W tym roku inwestorzy na GPW mogą szczególnie narzekać na postawę rodzimego rynku akcji. Po 11 miesiącach WIG jest ledwie na plusie od początku roku, podczas gdy całkowita stopa zwrotu (total return, z uwzględnieniem dywidend – WIG też je uwzględnia) z amerykańskiego S&P 500 przekracza 27 proc. Jeśli do końca roku WIG nie nadrobi choć trochę tych zaległości, to dysproporcja w stopach zwrotu będzie największa od... 1998 roku.

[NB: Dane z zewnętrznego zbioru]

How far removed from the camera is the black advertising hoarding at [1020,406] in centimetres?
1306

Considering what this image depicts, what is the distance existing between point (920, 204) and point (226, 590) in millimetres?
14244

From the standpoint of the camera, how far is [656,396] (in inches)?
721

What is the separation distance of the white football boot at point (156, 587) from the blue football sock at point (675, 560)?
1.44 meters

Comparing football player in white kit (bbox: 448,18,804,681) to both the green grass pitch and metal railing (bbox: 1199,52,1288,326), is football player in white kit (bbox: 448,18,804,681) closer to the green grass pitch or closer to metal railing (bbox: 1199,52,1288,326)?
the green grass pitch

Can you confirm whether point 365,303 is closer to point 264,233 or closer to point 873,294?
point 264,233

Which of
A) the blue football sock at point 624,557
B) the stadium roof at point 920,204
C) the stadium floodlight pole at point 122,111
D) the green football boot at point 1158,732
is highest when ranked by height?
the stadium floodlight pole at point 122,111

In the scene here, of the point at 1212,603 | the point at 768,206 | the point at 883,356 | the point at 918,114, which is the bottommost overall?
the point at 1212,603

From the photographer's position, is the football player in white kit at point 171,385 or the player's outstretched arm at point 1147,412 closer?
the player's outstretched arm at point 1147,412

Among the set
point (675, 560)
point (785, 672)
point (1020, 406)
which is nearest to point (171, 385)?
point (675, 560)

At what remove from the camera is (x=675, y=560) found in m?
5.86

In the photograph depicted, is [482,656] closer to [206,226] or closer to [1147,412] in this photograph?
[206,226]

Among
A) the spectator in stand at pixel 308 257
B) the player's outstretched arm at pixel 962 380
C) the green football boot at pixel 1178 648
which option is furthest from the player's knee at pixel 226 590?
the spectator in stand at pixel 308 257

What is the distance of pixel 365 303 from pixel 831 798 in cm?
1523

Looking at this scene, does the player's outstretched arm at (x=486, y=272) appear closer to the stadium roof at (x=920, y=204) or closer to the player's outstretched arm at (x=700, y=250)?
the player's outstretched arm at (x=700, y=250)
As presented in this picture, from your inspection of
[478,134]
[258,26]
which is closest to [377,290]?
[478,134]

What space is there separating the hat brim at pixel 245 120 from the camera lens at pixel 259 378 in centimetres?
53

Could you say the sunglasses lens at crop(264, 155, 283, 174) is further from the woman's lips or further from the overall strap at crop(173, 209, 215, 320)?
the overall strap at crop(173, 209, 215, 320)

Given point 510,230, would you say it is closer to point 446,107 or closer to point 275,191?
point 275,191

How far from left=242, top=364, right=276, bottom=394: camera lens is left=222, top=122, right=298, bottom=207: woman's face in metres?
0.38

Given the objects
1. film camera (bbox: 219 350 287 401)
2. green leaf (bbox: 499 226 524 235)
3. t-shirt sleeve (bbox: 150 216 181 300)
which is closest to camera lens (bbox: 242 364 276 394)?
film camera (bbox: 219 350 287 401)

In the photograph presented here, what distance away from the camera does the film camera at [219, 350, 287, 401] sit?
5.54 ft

Przepaść między stopami zwrotu z obu indeksów może szokować w porównaniu z poprzednimi trzema latami, gdy WIG nie odchylał się o więcej niż kilka punktów procentowych względem benchmarku zza oceanu. Ale rzut oka na dłuższą historię pokazuje, że relatywnie silne odchylenia to raczej długoterminowa norma niż wyjątek od niej. Widać to dobrze na pierwszym wykresie, gdzie słupki obrazujące zmiany WIG są na ogół dłuższe niż w przypadku S&P 500.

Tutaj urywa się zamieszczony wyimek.